Shawn Raymond Pawillo’s The Vatican Cop (2019) is a time jumping novel from 2019. In 325 AD the Roman Catholic Church is finally accepted through Emperor Constantine and the Council of Nicaea. But another agreement is made in secret to hide things that could one day shatter the religion. And that day looks like being in 2019. Special Agent Michael Poe is summoned to the Vatican to retrieve them before they are used in an unspeakable plot to destroy far more than a religion. This is the last in a four-book series featuring Special Agent Poe.
I’m afraid I’ve only been able to scratch the surface of Vatican City-set thrillers, mysteries and crime novels. That’s without including any true crime books or scandal-mongering books. But we can’t finish just yet…
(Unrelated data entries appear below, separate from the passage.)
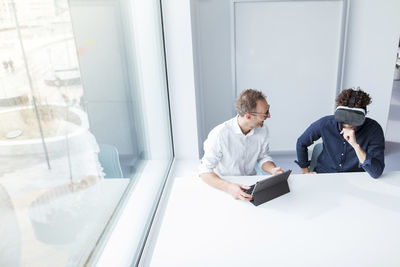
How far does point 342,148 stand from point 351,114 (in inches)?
13.7

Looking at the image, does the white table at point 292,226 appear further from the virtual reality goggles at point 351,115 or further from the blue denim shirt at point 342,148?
the virtual reality goggles at point 351,115

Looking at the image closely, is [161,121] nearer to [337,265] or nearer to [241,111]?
[241,111]

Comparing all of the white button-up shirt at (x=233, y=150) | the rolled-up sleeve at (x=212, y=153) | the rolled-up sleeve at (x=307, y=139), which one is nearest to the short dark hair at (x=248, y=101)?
the white button-up shirt at (x=233, y=150)

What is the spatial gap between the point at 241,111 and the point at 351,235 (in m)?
0.91

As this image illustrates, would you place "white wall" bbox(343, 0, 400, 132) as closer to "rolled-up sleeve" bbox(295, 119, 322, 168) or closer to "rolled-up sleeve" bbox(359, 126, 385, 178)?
"rolled-up sleeve" bbox(295, 119, 322, 168)

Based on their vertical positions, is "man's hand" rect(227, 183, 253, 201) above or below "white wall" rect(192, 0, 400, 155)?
below

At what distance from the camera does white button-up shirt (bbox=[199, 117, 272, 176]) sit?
203 centimetres

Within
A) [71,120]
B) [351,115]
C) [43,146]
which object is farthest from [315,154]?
[43,146]

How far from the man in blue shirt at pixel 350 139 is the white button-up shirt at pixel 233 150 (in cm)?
39

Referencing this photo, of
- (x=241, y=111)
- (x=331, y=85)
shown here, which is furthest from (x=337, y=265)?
(x=331, y=85)

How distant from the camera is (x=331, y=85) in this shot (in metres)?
3.62

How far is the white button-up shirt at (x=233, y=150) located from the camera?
6.65ft

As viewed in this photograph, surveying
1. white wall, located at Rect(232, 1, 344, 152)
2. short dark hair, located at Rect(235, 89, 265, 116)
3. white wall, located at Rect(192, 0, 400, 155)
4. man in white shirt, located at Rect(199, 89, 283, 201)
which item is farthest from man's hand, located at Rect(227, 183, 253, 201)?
white wall, located at Rect(232, 1, 344, 152)

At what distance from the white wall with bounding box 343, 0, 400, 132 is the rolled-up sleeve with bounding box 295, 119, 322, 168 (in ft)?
5.44
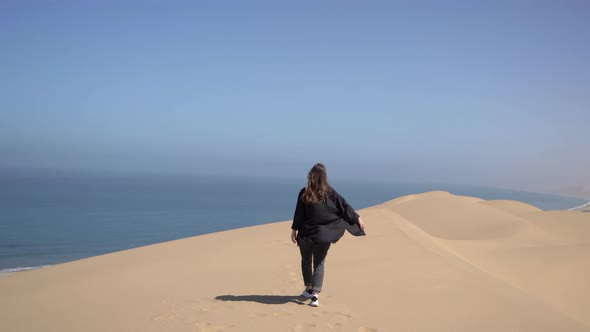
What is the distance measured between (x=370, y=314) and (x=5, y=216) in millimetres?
54327

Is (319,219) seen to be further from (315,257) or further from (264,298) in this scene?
(264,298)

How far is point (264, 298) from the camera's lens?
6.37 metres

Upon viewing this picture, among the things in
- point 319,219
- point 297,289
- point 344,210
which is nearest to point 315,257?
point 319,219

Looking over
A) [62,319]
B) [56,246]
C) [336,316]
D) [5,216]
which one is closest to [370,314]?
[336,316]

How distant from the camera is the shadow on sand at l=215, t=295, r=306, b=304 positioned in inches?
243

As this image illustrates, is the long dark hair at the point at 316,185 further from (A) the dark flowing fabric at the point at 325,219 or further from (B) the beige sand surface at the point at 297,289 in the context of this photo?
(B) the beige sand surface at the point at 297,289

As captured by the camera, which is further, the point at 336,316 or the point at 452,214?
the point at 452,214

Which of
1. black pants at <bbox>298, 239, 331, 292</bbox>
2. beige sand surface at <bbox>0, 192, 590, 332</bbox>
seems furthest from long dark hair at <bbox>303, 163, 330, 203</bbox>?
beige sand surface at <bbox>0, 192, 590, 332</bbox>

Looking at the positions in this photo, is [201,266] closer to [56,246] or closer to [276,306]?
[276,306]

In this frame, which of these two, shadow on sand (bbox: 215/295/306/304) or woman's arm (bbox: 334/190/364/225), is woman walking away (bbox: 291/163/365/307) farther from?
shadow on sand (bbox: 215/295/306/304)

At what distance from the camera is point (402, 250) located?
10.3 m

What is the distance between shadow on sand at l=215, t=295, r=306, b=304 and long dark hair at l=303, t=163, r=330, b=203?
1.54 meters

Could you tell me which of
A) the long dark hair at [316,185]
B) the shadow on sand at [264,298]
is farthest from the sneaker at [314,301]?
the long dark hair at [316,185]

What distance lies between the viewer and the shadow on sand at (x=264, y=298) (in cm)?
616
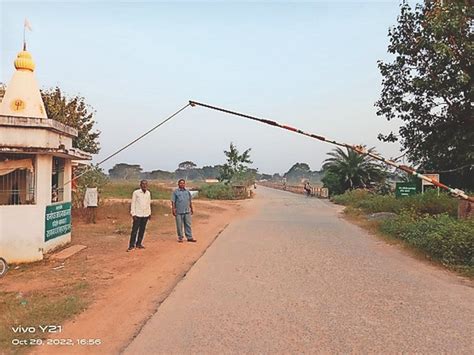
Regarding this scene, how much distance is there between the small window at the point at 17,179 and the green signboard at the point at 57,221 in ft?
1.88

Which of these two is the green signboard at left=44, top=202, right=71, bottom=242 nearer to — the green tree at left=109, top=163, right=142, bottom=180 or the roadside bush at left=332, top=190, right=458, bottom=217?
the roadside bush at left=332, top=190, right=458, bottom=217

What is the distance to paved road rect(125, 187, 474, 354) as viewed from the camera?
4.73 meters

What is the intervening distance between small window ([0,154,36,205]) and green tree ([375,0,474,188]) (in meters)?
11.1

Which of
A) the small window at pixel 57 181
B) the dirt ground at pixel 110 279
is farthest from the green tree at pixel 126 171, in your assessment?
the small window at pixel 57 181

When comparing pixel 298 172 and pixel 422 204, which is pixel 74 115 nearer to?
pixel 422 204

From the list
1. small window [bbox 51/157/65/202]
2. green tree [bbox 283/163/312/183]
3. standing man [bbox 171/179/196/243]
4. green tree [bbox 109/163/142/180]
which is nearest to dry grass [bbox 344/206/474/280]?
standing man [bbox 171/179/196/243]

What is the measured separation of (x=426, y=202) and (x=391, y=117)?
332cm

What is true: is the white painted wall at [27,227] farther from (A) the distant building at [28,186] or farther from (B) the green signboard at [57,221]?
(B) the green signboard at [57,221]

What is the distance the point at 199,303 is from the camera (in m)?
6.28

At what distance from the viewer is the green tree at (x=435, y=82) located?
13477mm

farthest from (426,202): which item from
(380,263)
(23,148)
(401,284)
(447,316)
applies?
(23,148)

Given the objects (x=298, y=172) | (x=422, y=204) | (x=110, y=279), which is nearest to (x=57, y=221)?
(x=110, y=279)

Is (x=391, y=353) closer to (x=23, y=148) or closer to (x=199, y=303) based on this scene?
(x=199, y=303)

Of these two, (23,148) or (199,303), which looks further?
(23,148)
Finally, dare we mention Dan Brown and The Da Vinci Code? And why should we worry if we do mention him? Well, lots of readers love Brown’s six-book Robert Langdon series and, to be honest, lots of readers hate them! In fact it became particularly fashionable to hate on Brown and Langdon. And then there’s the issue of whether or not his books are anti-Catholic? The first book in the series, Angels and Demons (2009), does feature the Vatican and (to go back to where we started this Crime and the City) begins with a conclave – the College of Cardinals assembling to elect a new pope. Symbologist and Harvard professor Robert Langdon must confront the Illuminati, a secret brotherhood presumed extinct for nearly 400 years, reborn to continue their deadly vendetta against their most hated enemy, the Catholic Church. The Da Vinci Code (2010, and by far the best seller in the series) continues Langdon’s tussles with the Illuminati, this time in Paris and with the works of Leonardo Da Vinci involved. It’s Masonic secrets and Washington DC in the third book, The Lost Symbol (2009), then back to Italy for book four, Inferno (2013), which references Dante’s Inferno a lot, Barcelona for book five, Origin (2017) and for the final book (out later in 2025), The Secret of Secrets, we’re off to Prague.
So while Langdon may be battling the Vatican’s enemy, the Illuminati, Brown still gets in hot water. For instance in Then Da Vinci Code it is suggested that Jesus was married to Mary Magdalene, which led to protests by practising Catholics. Brown himself admits to no particular religion but that he does find the often-arcane nature of the Vatican fascinating.
And that’s what all these books, and the many others set in and around Vatican City (which is only 120 acres, surrounded by the Italian city of Rome, has an official population of 764 and is officially the world’s smallest sovereign state) have in common – very few people know what goes on in the corridors and meeting rooms of the Vatican and that makes the place endlessly fascinating and great fodder for crime writers.